Business Data Scientist, Marketing
Google's leadership team hand-picks thorny business challenges, and members of BizOps work in small teams to find solutions. As part of this team you fully immerse yourself in data collection, draw insight from analysis, and then zoom out to develop compelling, synthesized recommendations. Taking strategy one step further, you also persuasively communicate your recommendations to senior-level executives, roll-up your sleeves to help drive implementation and check back-in to see the impact of your recommendations.
As a Business Data Scientist in the Marketing team, you will drive key analytical projects that deliver a scaled impact for Google Marketing across media campaigns.
You will partner with cross-functional teams to deliver pieces of project work including supporting the implementation of data science solutions, supporting the automation of data pipelines, running meta-analysis to understand drivers of marketing return on investment and helping your team develop evaluation metrics that provide better signals for the business to optimize towards.

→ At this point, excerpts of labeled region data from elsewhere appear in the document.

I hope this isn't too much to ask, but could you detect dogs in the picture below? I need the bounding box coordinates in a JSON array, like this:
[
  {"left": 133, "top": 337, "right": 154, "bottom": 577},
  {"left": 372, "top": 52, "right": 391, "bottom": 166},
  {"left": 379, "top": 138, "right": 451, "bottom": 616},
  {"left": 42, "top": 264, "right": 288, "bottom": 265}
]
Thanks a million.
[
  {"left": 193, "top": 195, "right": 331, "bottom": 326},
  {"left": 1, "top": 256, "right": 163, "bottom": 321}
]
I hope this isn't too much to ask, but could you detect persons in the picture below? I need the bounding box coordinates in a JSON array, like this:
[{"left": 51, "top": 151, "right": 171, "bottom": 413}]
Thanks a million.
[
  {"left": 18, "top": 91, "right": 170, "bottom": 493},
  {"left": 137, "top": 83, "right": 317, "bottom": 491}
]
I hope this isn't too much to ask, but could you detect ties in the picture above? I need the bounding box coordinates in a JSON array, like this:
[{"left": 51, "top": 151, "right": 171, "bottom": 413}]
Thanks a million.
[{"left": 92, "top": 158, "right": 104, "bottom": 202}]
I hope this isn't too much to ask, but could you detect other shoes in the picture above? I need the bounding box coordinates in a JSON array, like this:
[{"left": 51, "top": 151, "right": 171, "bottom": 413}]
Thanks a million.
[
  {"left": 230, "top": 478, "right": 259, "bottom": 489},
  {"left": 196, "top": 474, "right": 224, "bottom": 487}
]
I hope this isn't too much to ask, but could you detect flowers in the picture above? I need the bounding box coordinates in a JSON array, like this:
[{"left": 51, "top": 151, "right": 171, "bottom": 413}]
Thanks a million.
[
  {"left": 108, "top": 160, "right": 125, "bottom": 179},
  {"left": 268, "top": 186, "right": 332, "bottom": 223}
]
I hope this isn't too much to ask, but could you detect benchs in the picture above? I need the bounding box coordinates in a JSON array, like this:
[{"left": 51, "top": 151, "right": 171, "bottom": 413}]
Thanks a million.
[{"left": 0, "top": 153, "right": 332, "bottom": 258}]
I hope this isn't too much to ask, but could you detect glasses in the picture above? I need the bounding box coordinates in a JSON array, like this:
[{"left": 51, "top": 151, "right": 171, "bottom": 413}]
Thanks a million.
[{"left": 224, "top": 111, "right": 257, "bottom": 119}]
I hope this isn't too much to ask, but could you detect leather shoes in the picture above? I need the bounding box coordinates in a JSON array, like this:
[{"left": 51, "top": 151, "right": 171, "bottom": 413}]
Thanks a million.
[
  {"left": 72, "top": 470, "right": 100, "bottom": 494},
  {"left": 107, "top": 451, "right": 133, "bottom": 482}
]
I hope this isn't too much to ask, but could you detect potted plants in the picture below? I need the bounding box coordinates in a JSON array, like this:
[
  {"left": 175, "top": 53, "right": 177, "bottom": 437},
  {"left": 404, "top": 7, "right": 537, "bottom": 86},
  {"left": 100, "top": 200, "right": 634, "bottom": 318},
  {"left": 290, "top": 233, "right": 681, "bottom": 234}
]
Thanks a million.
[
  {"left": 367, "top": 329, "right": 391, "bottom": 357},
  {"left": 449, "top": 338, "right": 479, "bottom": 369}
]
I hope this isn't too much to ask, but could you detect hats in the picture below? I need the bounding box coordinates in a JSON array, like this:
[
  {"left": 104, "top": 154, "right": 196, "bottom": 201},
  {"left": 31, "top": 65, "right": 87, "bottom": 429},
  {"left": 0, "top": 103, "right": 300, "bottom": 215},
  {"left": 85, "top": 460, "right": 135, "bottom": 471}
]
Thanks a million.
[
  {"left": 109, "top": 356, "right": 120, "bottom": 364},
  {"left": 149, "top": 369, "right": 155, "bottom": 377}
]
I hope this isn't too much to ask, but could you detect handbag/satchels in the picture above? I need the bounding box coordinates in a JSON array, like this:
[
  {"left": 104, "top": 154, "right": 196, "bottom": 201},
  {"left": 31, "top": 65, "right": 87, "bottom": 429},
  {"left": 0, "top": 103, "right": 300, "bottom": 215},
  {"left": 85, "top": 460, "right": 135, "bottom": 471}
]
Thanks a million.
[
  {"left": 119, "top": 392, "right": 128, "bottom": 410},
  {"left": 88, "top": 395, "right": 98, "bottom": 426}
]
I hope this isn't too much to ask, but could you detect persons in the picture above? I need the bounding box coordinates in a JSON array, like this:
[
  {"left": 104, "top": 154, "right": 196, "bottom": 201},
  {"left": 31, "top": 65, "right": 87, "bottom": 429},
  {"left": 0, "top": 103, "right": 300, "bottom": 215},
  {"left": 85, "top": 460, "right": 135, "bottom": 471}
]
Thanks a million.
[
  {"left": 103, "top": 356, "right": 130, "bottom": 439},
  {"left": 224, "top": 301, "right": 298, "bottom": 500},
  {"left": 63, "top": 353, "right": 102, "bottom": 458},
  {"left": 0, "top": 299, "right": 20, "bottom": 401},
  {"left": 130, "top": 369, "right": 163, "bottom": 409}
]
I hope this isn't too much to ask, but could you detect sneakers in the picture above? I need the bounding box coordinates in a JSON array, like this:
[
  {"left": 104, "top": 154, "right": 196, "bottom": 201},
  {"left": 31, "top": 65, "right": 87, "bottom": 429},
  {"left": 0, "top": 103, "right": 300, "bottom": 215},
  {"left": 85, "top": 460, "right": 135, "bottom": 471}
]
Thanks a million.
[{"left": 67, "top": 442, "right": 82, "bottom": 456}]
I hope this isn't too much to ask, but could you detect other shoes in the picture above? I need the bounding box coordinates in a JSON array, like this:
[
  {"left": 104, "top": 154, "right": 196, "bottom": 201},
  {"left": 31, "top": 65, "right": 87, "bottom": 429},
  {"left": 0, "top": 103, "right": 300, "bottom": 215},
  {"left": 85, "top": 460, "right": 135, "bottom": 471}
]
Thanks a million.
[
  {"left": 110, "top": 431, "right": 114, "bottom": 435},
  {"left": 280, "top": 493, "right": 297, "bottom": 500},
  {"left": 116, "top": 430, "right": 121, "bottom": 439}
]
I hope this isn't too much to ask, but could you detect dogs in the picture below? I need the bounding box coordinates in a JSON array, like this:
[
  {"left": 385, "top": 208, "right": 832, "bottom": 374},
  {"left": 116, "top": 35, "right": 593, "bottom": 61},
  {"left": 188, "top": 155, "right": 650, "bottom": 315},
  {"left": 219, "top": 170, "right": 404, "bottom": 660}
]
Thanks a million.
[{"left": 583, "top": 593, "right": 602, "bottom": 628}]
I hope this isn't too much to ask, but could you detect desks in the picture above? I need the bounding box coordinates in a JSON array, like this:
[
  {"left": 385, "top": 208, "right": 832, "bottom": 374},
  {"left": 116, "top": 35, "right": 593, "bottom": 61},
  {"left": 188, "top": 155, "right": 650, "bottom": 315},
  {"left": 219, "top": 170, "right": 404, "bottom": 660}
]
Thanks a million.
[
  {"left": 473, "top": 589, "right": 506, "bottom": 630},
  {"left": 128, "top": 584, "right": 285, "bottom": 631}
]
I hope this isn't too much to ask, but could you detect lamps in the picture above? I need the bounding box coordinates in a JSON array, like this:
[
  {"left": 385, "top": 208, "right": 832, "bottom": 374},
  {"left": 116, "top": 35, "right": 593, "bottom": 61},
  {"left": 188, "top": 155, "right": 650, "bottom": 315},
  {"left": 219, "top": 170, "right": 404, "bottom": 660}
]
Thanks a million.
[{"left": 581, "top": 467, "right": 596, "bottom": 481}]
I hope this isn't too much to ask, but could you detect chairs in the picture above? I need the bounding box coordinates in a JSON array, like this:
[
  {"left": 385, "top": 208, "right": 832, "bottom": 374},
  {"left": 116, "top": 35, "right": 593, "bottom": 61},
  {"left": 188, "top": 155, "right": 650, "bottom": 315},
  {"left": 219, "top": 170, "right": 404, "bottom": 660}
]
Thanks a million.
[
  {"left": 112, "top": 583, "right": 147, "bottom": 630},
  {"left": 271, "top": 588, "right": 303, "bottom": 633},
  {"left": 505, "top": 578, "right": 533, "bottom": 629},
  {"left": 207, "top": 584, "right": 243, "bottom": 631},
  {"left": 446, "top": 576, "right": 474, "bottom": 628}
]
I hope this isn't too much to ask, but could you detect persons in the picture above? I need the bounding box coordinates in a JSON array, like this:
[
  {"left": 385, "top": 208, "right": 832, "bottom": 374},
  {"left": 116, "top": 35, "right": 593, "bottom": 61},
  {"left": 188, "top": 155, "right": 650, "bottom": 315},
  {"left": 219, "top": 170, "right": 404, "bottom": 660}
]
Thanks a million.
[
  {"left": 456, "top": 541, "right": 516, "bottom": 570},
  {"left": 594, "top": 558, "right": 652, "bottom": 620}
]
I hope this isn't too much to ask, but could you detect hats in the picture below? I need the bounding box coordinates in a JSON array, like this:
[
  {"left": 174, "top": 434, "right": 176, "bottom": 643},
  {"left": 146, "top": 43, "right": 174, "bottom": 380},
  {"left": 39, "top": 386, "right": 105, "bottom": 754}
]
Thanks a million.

As a Marketing Measurement Specialist you will play a strategic and technical role in driving all things media, data, analytics, and partnering with internal teams to evaluate strategic initiatives. Using first-party and third-party data sources, you will create innovative solutions to demonstrate the effectiveness of Google’s media investment. At Google-scale, this implies working on our industry’s toughest challenges. You will maintain global consistency, while keeping regional focus. This role requires working with teams operating across regions and marketing entities.
Minimum qualifications:
- Master's degree in a quantitative discipline such as Statistics, Engineering, Sciences, or equivalent practical experience.
- 3 years of experience using analytics to solve product or business problems, coding (e.g., Python, R, SQL), querying databases or statistical analysis, or a relevant PhD degree.
Preferred qualifications:
- 6 years of experience delivering marketing analytics, marketing mix modeling, geo experiments, meta analysis, audience segmentation and propensity modeling.
- Experience delivering fully automated analytics pipelines or audience segmentation and propensity modeling.
- Understanding of Bayesian approaches and modeling frameworks.
- Ability to generate practical solutions for marketing analytics problems and use results to drive business change in partnership with cross-functional stakeholders.